Questions on the material
(a) Rewrite the passage of the breast cancer article starting at "Wisconsin’s Department of" and ending at "to white women.", replacing "white women" with "Caucasian women".
(b) In the breast cancer article, which state agency released the report with the study's findings?

Provided text
--------------------------------------------------

Black women in Wisconsin are more likely to die from breast cancer than any other race, according to a report released last week.

Wisconsin’s Department of Health and Family Services released its report Thursday with the findings of The Wisconsin Cancer Incidence and Mortality 2000-04 study.

The findings show that while black women are more likely to die from breast cancer, white women are more likely to be diagnosed with breast cancer.

University of Wisconsin African-American studies Professor Michael Thornton said the report’s results show racism still exists today.

“There’s a lot of research that suggests that who gets taken seriously in hospitals and doctors’ offices is related to race and gender,” Thornton said. “It’s related to the fact that many black women are less likely to be taken seriously compared to the white women when they go in for certain illnesses.”

Even after diagnosis, black women are less likely to get treatment compared to white women.

--------------------------------------------------

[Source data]

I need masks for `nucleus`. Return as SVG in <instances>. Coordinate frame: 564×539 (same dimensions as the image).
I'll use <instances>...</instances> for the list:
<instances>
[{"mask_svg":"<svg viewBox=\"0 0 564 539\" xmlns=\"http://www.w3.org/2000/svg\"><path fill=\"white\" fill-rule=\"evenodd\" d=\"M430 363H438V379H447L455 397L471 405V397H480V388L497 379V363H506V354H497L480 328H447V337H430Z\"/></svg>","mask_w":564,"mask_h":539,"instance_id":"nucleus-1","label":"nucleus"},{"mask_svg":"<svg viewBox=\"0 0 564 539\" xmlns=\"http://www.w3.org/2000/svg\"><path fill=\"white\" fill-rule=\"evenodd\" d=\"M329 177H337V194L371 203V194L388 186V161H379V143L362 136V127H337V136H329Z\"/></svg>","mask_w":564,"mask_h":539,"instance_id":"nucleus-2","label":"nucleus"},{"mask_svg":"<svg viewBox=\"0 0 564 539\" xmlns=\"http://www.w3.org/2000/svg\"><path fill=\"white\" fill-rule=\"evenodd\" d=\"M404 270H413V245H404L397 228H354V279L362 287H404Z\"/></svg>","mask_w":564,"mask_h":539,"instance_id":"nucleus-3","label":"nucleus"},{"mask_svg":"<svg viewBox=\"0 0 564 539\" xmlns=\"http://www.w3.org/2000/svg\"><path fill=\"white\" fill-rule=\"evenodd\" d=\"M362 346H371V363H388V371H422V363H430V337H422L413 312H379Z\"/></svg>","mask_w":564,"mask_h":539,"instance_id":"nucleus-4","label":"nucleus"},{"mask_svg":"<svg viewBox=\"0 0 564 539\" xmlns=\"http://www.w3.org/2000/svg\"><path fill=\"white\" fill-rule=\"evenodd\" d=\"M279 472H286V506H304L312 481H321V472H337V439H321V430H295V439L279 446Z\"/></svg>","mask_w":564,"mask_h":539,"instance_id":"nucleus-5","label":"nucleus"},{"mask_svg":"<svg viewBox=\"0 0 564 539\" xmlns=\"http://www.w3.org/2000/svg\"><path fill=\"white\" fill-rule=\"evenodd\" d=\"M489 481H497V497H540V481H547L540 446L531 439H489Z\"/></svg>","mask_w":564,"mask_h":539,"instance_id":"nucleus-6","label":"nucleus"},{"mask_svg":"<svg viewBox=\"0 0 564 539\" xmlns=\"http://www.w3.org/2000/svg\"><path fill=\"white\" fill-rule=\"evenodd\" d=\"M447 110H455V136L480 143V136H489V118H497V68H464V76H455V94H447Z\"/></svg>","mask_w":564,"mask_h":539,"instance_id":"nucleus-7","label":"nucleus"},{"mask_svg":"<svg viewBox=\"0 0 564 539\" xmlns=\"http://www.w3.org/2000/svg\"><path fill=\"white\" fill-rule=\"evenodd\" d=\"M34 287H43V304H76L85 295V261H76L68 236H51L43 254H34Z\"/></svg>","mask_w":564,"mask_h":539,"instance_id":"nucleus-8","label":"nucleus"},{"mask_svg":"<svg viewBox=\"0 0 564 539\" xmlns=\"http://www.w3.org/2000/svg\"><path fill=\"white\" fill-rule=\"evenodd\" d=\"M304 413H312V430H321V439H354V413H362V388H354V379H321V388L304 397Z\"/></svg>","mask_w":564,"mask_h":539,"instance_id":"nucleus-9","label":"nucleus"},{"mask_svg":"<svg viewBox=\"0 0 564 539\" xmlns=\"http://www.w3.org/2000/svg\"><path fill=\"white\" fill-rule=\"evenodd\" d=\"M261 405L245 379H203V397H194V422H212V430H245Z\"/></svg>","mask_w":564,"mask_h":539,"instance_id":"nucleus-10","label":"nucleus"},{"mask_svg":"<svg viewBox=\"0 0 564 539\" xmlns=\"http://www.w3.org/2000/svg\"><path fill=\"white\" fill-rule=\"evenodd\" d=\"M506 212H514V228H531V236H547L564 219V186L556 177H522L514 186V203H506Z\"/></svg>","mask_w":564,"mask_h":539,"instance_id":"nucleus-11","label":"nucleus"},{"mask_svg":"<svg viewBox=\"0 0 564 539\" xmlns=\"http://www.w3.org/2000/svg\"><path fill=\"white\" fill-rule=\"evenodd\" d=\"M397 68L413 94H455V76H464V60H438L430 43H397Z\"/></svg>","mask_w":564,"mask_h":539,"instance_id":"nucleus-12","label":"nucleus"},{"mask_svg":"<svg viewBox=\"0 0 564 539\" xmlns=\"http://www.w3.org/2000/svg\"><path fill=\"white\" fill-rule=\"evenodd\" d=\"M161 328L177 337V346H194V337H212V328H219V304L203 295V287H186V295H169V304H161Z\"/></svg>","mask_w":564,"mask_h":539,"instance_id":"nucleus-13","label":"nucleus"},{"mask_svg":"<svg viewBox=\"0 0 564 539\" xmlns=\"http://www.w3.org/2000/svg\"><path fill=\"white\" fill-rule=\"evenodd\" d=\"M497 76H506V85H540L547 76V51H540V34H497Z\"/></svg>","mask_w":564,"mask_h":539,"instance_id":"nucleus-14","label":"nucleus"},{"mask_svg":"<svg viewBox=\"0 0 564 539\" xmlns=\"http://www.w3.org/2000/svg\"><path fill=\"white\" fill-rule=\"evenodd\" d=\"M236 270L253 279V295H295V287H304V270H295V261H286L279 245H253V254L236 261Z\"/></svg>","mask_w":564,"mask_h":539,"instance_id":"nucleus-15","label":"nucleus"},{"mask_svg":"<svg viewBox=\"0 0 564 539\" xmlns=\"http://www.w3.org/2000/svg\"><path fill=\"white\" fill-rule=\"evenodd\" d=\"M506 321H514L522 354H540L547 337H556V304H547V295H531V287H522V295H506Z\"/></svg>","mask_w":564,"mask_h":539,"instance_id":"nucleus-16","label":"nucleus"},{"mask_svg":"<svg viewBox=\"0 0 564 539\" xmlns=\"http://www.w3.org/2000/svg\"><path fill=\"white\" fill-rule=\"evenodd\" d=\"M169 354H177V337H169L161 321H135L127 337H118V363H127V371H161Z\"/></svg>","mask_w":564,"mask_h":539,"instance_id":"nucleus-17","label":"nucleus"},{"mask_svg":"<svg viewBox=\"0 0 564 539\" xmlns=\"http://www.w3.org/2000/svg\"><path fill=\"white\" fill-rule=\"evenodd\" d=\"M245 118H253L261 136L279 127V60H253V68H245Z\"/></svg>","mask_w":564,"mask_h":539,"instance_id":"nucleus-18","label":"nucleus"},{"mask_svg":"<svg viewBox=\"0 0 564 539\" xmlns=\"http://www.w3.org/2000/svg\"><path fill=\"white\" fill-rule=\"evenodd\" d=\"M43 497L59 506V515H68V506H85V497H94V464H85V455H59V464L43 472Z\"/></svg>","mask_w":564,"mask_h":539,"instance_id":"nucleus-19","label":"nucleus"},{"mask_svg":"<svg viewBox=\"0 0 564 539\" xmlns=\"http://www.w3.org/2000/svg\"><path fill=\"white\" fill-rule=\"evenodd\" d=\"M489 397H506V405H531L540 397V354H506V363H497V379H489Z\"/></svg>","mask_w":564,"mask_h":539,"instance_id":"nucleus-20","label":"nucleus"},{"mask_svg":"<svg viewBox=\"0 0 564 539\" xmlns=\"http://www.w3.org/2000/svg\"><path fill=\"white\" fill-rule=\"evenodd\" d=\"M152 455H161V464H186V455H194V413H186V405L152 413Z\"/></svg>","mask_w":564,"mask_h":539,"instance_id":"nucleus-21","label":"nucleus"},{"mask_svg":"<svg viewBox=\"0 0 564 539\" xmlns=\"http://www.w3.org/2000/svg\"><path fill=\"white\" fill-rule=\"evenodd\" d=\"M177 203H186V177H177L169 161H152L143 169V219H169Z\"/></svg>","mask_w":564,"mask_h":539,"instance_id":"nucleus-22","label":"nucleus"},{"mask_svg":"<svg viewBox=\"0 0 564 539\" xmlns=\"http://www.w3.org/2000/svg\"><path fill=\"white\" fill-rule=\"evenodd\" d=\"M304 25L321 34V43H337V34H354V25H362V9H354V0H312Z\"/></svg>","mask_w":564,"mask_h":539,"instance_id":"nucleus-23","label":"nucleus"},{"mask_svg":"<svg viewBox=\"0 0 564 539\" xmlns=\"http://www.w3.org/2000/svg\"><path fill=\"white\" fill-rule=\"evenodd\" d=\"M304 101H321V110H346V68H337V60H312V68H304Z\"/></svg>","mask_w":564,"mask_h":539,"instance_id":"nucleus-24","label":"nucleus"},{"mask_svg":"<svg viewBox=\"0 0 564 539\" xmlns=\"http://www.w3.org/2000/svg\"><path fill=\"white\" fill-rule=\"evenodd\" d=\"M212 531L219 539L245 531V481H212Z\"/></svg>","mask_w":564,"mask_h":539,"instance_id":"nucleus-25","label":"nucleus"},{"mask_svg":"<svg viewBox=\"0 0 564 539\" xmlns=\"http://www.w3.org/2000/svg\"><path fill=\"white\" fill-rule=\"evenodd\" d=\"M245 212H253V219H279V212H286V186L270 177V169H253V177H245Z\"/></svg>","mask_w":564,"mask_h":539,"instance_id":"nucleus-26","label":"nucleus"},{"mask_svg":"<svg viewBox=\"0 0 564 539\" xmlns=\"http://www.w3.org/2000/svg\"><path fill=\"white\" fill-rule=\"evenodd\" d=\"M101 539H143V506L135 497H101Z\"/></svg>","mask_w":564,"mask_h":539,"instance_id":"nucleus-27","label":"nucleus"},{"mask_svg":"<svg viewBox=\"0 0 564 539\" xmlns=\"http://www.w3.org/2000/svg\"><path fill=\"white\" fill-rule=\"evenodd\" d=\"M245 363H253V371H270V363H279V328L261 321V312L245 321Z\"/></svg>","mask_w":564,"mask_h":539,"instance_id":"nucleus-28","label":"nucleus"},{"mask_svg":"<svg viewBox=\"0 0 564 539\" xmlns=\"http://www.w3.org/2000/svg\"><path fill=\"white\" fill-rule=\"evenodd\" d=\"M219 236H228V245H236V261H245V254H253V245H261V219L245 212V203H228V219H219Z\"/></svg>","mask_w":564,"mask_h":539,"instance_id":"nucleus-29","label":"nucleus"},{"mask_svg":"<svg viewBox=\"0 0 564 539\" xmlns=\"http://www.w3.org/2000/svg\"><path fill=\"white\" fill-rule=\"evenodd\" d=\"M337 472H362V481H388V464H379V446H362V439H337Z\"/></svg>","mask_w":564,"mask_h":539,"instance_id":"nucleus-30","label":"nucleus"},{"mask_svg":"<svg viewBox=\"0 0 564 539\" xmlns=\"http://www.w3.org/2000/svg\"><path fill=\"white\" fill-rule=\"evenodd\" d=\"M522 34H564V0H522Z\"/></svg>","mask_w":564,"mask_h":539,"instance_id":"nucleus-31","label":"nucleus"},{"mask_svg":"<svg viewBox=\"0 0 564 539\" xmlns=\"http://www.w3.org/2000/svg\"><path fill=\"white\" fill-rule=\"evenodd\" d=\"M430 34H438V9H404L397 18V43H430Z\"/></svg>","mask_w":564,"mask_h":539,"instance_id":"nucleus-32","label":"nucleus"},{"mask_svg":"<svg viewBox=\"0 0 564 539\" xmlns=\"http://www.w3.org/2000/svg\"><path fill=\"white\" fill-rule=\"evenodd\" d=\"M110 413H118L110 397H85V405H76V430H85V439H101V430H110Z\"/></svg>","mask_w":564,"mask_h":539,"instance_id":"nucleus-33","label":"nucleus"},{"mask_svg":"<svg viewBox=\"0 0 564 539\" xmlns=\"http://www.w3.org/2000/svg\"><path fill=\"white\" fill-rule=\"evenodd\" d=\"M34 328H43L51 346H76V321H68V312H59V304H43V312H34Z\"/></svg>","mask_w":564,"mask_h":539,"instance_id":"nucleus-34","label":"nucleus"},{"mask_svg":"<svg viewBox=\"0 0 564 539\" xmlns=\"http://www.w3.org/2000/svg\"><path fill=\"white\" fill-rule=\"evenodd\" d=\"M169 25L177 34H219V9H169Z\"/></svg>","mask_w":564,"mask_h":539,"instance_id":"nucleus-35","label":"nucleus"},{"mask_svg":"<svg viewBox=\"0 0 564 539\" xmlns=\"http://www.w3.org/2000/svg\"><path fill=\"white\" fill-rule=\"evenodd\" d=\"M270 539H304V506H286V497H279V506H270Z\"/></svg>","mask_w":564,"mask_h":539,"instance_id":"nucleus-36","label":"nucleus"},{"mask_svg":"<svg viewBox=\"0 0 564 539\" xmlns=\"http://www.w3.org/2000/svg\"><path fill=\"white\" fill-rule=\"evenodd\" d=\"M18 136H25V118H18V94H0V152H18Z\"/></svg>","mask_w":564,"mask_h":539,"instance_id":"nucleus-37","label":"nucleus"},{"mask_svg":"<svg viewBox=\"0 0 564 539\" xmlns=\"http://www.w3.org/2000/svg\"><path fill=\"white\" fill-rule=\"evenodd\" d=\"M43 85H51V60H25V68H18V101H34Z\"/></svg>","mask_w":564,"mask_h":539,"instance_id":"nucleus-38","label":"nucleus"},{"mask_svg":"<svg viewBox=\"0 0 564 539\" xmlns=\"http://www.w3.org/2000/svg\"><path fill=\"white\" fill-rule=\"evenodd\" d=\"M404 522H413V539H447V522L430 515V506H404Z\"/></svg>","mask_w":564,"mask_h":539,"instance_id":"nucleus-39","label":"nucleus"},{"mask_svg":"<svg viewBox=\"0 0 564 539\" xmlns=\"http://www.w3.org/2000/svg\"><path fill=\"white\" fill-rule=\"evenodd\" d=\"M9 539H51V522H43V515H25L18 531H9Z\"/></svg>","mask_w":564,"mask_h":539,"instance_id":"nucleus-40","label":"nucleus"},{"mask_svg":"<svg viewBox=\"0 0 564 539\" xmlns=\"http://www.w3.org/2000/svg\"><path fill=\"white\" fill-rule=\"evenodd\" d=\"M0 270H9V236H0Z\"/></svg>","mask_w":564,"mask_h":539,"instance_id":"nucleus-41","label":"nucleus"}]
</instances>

--------------------------------------------------

Solutions in order
(a)
Wisconsin’s Department of Health and Family Services released its report Thursday with the findings of The Wisconsin Cancer Incidence and Mortality 2000-04 study.

The findings show that while black women are more likely to die from breast cancer, Caucasian women are more likely to be diagnosed with breast cancer.

University of Wisconsin African-American studies Professor Michael Thornton said the report’s results show racism still exists today.

“There’s a lot of research that suggests that who gets taken seriously in hospitals and doctors’ offices is related to race and gender,” Thornton said. “It’s related to the fact that many black women are less likely to be taken seriously compared to the Caucasian women when they go in for certain illnesses.”

Even after diagnosis, black women are less likely to get treatment compared to Caucasian women.

(b) Wisconsin's Department of Health and Family Services